Blessed to Be a Blessing (1 Peter 3:8-12)


Do you want to live a blessed life? Do you want to please God and enjoy His favor? Do you want to know and do the Lord’s will? Then be a blessing to those around you. Show love to your brothers and sisters in Christ. Have care and compassion for each other. Don’t take revenge when others do you wrong. Don’t even desire revenge. Instead, forgive those who have wronged you by remembering how much forgiveness God has given you. Don’t gossip or complain about others, but rather build others up with kind words of praise and respect.

Peter wrote these truths to the suffering believers living in the first century Roman Empire but also to Christians today. We don’t suffer through the same persecution and hardships as those Christians. But like them, we are humans made in God’s image, corrupted by sin, and redeemed by the blood of Jesus. They apparently struggled with getting along with each other, and so do we. Sometimes they offended and hurt each other and needed to seek each other’s forgiveness, just like we do today. They needed to be challenged to walk in God’s love and live out their faith daily in their relationships with each other, and so do we.

Why should we want to bless each other in the ways that Peter describes in verses 8-11? Because we want God’s hand of blessing and mercy on us instead of His rod of discipline and correction. When we obey our Father, we stay under the protective umbrella of His grace. His eyes of favor and blessing are on us. His ears are open to hear our prayers. This does not mean that our life on earth will be easy or that we won’t face difficulties and pain. In fact, tomorrow’s passage will talk again about how we should understand and endure suffering as followers of Christ. But enjoying God’s blessing means that He is with us. We get His peace in the middle of trials. When we are striving to please God and turn away from sin, we get His smiling face of approval. And for the Christian, that is the greatest blessing of all.

The Text (1 Peter 3:8-12)

8 Finally, all of you be of one mind, having compassion for one another; love as brothers, be tenderhearted, be courteous; 9 not returning evil for evil or reviling for reviling, but on the contrary blessing, knowing that you were called to this, that you may inherit a blessing. 10 For

“He who would love life

And see good days,

Let him refrain his tongue from evil,

And his lips from speaking deceit.

11 Let him turn away from evil and do good;

Let him seek peace and pursue it.

12 For the eyes of the Lord are on the righteous,

And His ears are open to their prayers;

But the face of the Lord is against those who do evil.”

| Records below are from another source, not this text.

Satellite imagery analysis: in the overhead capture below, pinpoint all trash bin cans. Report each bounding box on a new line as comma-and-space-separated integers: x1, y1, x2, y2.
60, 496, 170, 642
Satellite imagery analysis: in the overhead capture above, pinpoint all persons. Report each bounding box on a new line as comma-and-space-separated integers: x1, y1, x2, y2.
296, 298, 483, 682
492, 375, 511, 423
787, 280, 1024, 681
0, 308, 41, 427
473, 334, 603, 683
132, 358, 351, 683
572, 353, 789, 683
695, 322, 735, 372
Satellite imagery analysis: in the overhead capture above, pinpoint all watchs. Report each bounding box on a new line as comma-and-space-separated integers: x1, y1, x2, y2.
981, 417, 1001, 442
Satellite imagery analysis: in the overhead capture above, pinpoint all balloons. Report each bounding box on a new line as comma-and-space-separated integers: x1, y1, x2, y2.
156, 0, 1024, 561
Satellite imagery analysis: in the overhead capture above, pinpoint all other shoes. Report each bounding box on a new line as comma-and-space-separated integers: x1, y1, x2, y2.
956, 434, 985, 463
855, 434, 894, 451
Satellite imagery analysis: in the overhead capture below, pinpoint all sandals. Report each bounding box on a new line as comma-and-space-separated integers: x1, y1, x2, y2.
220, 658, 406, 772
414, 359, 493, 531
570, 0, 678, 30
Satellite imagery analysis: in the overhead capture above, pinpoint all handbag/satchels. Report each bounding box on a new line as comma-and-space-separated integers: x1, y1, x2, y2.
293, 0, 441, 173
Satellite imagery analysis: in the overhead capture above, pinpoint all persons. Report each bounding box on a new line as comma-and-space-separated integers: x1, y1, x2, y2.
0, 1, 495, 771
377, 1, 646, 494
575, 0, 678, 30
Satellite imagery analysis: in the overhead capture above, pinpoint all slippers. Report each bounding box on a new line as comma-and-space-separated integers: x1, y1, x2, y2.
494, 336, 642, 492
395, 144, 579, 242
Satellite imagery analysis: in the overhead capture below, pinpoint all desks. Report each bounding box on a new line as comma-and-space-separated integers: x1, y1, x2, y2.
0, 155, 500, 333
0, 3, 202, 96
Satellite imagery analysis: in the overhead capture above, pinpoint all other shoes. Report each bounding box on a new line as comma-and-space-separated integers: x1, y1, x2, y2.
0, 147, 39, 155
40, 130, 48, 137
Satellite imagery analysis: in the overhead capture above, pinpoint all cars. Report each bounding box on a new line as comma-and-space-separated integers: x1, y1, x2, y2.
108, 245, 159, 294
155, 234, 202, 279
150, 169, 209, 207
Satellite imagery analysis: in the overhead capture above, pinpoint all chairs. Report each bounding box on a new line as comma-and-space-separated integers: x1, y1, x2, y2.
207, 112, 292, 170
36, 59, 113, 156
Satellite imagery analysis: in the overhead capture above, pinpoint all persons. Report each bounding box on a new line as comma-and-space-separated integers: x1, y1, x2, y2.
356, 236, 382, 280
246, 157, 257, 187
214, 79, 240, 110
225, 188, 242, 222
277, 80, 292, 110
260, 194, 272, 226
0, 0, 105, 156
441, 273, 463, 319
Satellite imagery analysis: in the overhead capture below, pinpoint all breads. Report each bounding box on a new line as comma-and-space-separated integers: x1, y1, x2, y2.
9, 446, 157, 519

Background and Observations

• Peter’s challenge about “not returning evil for evil” is just like what he had heard Jesus say in the Sermon on the Mount. “But I say to you,” said Jesus, “love your enemies, bless those who curse you, do good to those who hate you…that you may be sons of your Father in heaven” (Matthew 5:44-45). If we must forgive and love even our enemies, how much more should we forgive and love our brothers and sisters in Christ?

• Verses 10-12 are a quotation of Psalm 34:12-16. It is amazing how often the New Testament writers quote or paraphrase the Old Testament, especially the Psalms. This shows us that they knew their Scriptures very well, which for them meant just the Old Testament, and that these Scriptures were able to make them “wise for salvation through faith which is in Christ Jesus” (2 Timothy 3:15). If we want to grow our relationship with the Lord, then we should study both the Old and New Testaments with hearts open to doing God’s will.

Questions to Think About

1. In what ways have you enjoyed God’s blessing as a result of obeying Christ and His teachings? Can you think of some specific examples from your recent past?

2. When do you feel like you have experienced God’s discipline as a clear result of your sin? What happened? How did you know that it was God’s discipline and not just a trial to build your faith?

3. Can you think of a time when you wanted to get revenge against someone but instead chose to forgive him or her? What were the consequences of your godly decision?